I’d rather be in control of my life.” He held up his hand again. “Straight edge.”
Krista knew the term, the Minor Threat song that it came from, and the whole idea of a no drugs/no booze punk lifestyle. Suddenly, a flush came over her cheeks and she was glad they were in a dark room with sporadic party lighting; she should have recognized the symbol given her almost encyclopedic knowledge of punk.
“I know what that means,” she bit out sheepishly.
“So, don’t offer you a drink. Nailed that one.”
“I don’t need Minor Threat telling me to do it though.” Krista told herself that she wasn’t name-dropping or showing off, not using a hard-core punk band’s name as some kind of secret code word to test this guy. But she knew that was all a lie. This guy was intriguing. “I made that choice on my own. So are you one of those anti-everything people?”
“Anti-fascist. Anti-capitalist. The usual bad stuff.”
“The anti-capitalist is hanging out at a frat party. Okay, that makes sense,” Krista said. She didn’t even know why she said it at the time, though looking back later on, she’d eventually recognize that verbal kickback was her best attempt at flirting.
“The anti-capitalist still loves his brother. Even though said brother makes dumb choices.” He glanced back at his brother and laughed, shaking his head. “My name’s Jaswinder.
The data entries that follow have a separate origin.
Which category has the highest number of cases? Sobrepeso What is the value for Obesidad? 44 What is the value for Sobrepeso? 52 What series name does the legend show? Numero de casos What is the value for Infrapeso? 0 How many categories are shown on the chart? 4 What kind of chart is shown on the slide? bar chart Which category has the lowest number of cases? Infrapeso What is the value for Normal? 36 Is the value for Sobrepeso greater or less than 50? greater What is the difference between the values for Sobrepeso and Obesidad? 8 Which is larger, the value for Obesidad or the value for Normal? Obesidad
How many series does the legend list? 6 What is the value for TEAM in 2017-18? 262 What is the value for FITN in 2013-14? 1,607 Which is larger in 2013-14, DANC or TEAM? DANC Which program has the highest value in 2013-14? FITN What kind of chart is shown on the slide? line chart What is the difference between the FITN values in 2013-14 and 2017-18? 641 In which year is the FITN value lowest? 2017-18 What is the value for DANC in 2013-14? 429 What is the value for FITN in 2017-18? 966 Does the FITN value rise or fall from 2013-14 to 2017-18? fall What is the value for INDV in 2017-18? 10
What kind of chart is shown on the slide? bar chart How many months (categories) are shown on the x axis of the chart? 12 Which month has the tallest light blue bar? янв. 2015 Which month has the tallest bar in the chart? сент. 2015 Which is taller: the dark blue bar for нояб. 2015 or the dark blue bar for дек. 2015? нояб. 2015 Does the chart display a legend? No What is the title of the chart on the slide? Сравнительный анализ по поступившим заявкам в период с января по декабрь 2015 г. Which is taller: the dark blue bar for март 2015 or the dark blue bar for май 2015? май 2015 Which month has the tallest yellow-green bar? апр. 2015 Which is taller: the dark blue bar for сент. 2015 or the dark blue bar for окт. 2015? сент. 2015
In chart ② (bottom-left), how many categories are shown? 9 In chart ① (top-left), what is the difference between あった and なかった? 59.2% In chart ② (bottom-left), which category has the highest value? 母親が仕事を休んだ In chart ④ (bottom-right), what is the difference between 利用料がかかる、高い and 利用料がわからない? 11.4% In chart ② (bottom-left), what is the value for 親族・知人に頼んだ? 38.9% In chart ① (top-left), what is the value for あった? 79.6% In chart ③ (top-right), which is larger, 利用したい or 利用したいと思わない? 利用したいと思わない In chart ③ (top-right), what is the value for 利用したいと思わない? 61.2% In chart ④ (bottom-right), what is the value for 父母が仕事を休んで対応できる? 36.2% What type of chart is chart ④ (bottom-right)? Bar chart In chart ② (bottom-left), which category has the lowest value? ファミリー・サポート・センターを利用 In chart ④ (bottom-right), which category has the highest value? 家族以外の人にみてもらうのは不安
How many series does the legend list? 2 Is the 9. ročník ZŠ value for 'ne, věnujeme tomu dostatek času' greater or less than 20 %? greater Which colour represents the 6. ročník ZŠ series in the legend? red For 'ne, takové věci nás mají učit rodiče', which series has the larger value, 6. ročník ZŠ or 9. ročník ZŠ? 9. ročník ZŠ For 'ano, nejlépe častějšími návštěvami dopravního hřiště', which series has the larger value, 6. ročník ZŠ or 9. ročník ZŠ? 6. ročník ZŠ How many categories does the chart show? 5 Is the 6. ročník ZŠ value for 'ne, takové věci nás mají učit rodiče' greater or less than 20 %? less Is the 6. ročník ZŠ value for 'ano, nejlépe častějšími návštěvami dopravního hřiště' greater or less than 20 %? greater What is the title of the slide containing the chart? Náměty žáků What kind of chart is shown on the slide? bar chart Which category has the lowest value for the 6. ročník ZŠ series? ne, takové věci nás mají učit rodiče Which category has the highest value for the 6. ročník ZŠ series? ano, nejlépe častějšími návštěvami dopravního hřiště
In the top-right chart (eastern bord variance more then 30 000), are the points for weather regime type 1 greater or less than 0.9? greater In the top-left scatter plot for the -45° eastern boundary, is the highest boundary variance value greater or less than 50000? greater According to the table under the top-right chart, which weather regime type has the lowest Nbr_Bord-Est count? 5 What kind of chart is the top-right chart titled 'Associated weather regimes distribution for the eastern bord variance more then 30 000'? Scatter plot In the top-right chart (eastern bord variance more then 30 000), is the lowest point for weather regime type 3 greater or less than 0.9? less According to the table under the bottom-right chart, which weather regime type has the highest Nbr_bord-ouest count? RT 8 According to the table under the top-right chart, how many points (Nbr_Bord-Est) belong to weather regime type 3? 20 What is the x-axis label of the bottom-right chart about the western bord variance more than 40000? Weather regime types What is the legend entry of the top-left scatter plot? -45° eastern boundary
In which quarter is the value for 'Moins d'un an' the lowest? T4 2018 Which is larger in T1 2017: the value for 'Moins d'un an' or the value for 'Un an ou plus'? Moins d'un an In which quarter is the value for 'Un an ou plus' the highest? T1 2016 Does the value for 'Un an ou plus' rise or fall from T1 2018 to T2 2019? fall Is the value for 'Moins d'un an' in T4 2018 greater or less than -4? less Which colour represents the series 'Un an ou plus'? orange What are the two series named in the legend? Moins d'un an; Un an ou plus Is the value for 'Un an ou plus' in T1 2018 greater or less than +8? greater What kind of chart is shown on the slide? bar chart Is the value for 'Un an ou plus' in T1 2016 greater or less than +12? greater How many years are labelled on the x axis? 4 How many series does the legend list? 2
But people who like Minor Threat can call me Jas.”
“Krista. And they’re okay, but Ian MacKaye’s better band was Fugazi. And they both pale to The Clash.”
“So, Krista, you come to a frat party and you’re not drinking and you know your punk bands. What’s your story?”
“My mom is an extraordinary fuckup.” The statement came out so fast, so firmly etched into existence that it surprised her. Until that point, she’d never fully admitted such a thing. Now, to a stranger at a frat party, hundreds of miles away from her childhood, the door finally cracked. “That kind of explains everything.”